Nach divergierenden Entscheidungen der Vorinstanzen beschäftigte sich der BGH im Revisionsverfahren ausführlich mit dem Begriff der Familie in den mietrechtlichen Bestimmungen. Der BGH stellte klar:
- Die Begriffe "Familie" in § 577a Abs. 1a Satz 2 BGB und "Familienangehörige" in § 573 Abs. 2 Nr. 2 BGB haben die gleiche Bedeutung.
- Der mietrechtliche Familienbegriff umfasst ausschließlich diejenigen Personen, denen das Gesetz ein Zeugnisverweigerungsrecht aus persönlichen Gründen einräumt (§ 383 ZPO, § 52 StPO).

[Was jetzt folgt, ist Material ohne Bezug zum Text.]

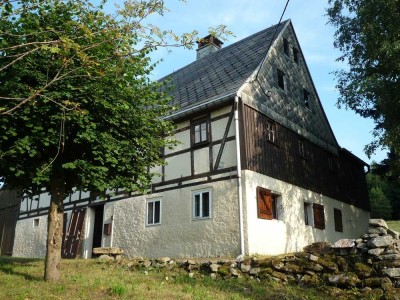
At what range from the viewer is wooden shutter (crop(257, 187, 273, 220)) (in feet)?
44.8

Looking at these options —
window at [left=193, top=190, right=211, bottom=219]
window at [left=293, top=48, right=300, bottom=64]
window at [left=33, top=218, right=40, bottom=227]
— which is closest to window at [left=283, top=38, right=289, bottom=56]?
window at [left=293, top=48, right=300, bottom=64]

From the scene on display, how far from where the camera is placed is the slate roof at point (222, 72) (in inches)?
625

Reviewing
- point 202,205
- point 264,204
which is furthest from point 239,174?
point 202,205

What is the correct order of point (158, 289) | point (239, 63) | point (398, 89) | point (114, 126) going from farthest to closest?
point (239, 63) → point (398, 89) → point (114, 126) → point (158, 289)

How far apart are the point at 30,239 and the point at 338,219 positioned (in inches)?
634

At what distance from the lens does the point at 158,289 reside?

- Ein entfernter Verwandter wie ein Cousin gehört nicht zu diesem Personenkreis.
- Daran ändert es auch nichts, wenn zwischen dem Cousin oder einem sonstigen Verwandten und dem Vermieter eine enge persönliche Bindung besteht.
Nur ein enges Verwandtschaftsverhältnis rechtfertigt Kündigungsprivilegierung
Der BGH begründete diese enge Auslegung des Familienbegriffs mit dem Sinn der Privilegierung von Familienangehörigen bei der Eigenbedarfskündigung. Der Gesetzgeber habe dem Umstand Rechnung tragen wollen, dass innerhalb einer Familie infolge des engen Verwandtschaftsverhältnisses typischerweise ein Verhältnis persönlicher Verbundenheit und gegenseitiger Solidarität bestehe. Allein dies sei nach dem Willen des Gesetzgebers die Rechtfertigung für die Privilegierung einer zeitnahen Eigenbedarfskündigung.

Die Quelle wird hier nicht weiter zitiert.